Потом самих детей мы приучаем к добрым делам. Когда они своим искусством, своим талантом помогают сверстникам в трудной жизненной ситуации: ребятам из медицинских центров, где проходят лечение, из детских домов, даже исправительных колоний. Я им всегда говорю: талант не подарок, которым вы можете распоряжаться и транжирить, а огромная обязанность, ваша миссия. Это как притча о таланте: один зарыл талант в землю, один промотал, а другой приумножил. И вот тот, кто приумножил, заслужил благодарность господа Бога. Тогда они по-другому играют, по-другому относятся к своей работе, к своему искусству. Вот чем должен заниматься фонд, а не просто устраивать концерты и удовлетворять амбиции родителей.
— Много талантливых детей?
— Много. К сожалению, мне приходится многим отказывать, потому что очередь в фонд огромная. Сто ребят я бы хотел взять, но не могу, а набрать стипендиатов без стипендии не мой путь. Поэтому только шестьдесят, а к сорока я должен выйти и сказать: «Вы у меня на очереди, вы — мой золотой резерв. Обязательно продолжайте, приходите на следующий год». Если у меня в течение года появляются меценаты, готовые взять под опеку хотя бы двух-трех детей, я счастлив. Талантливых много, и растут они как подснежники из-под снега, как листочки в трещинах асфальта. По ним ездят грузовики, а они все равно растут.

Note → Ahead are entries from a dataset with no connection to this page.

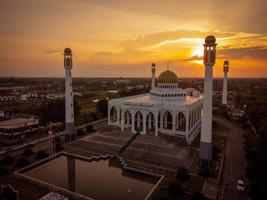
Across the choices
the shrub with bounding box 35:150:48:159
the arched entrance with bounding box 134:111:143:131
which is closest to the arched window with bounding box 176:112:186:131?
the arched entrance with bounding box 134:111:143:131

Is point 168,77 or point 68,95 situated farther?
point 168,77

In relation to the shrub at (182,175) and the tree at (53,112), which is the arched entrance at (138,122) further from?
the tree at (53,112)

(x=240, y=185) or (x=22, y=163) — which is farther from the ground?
(x=22, y=163)

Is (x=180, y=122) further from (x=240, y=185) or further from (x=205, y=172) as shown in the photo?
(x=240, y=185)

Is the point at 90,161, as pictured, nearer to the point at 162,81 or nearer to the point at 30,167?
the point at 30,167

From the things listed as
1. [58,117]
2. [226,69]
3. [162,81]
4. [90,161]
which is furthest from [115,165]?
[226,69]

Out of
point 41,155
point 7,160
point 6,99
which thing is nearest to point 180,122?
point 41,155
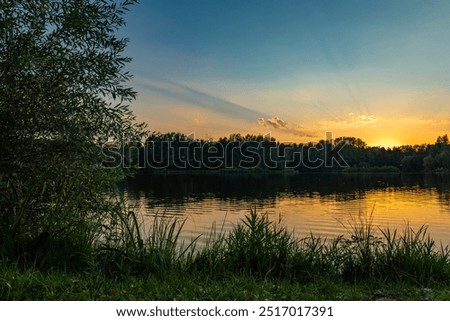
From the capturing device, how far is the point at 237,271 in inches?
273

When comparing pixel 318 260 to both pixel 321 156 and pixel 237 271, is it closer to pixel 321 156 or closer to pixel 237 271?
pixel 237 271

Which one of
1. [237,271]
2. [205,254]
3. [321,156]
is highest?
[321,156]

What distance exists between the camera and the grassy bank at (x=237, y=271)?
5535mm

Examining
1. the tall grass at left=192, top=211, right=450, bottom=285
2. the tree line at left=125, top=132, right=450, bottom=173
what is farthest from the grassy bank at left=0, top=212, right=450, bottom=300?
the tree line at left=125, top=132, right=450, bottom=173

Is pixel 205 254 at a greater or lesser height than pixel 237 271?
greater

Меня спрашивают: почему ты ездишь в медвежьи углы, в какой-то поселок Мыс Каменный или на Ямал? Да потому что дети на Ямале (и не только) заслужили то же самое, что и московские. Я привожу туда педагогов, которые учат не зубрежке, а творчеству. Вот сейчас одна наша стипендиатка — скрипачка из Тарко Сале на Ямале — поехала на конкурс к моему другу Эмиру Кустурице и получила там приз на его фестивале. Так что талантами не оскудевает земля русская.

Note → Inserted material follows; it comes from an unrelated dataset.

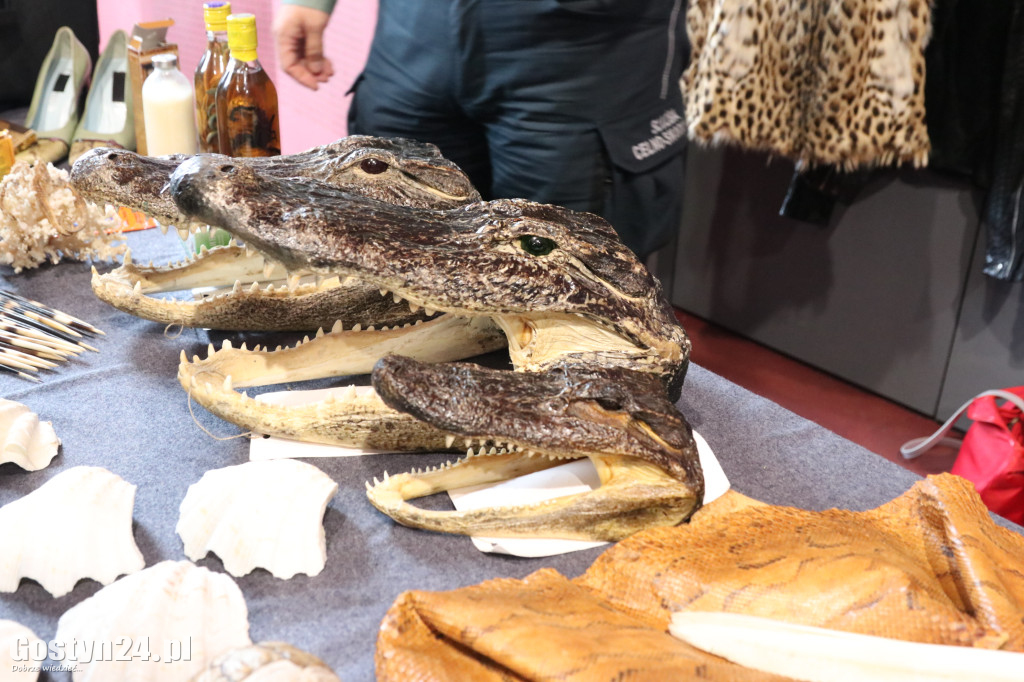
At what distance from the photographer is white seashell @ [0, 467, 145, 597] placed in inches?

— Но вернемся к вашему таланту. Что готовите к юбилею?
— В мой день рождения, 22 февраля, в Большом зале Консерватории мы открываем фестиваль «Юрий Розум. 50 лет на сцене». Открываем концертом в двух отделениях: первое — музыкальное иллюстративное путешествие по моей жизни. Маленький пианист, как бы Юра Розум, выйдет и сыграет си-минорный вальс Шопена, с которого начиналась любовь моего деда к моей бабуле, к концертирующей русской пианистке. Он ее увидел на концерте и сразу сказал: «Я на ней женюсь». И женился, отбив у мужа. Так что все с вальса Шопена началось. И в день рождения Шопена я родился. А это знак. И хотя он в церковных книгах записан первым марта, но родился-то он 22 февраля.
Дальше девочки-стипендиатки представят мой фонд, а филармонические годы — Даниил Крамер и Саша Домогаров, который будет читать монолог Сальери. Будет страничка мамы в представлении Лизы Антоновой, потом — папы в представлении Михаила Гужова. И хор как объединяющее начало. Я ведь был не сыном полка, а сыном хора, где работала мама, пока я находился у нее во чреве и после рождения. Папа тоже начинал в хоре у мамы, там, кстати, и Зыкина начинала, моя покровительница. А во втором отделении меня будут поздравлять мои друзья — оркестр Министерства обороны во главе с дирижером Сергеем Дурыгиным и мои друзья — Михаил Гужов, Нина Шацкая, Аня Аглатова, Эмма Виторган. И я сам буду с Первым концертом Чайковского, для меня судьбоносным, потому что многие лауреатские звания я получил благодаря этому концерту.
Фестиваль продлится до конца октября, до закрытия в «Зарядье». А так будет несколько сольных концертов в Москве — Шопеновская программа, немецкая программа. Потом по другим городам — Сатка в Челябинской области, где школа моего имени, Ржев, где школа имени папы, Ярославль, в Завидове и далее везде.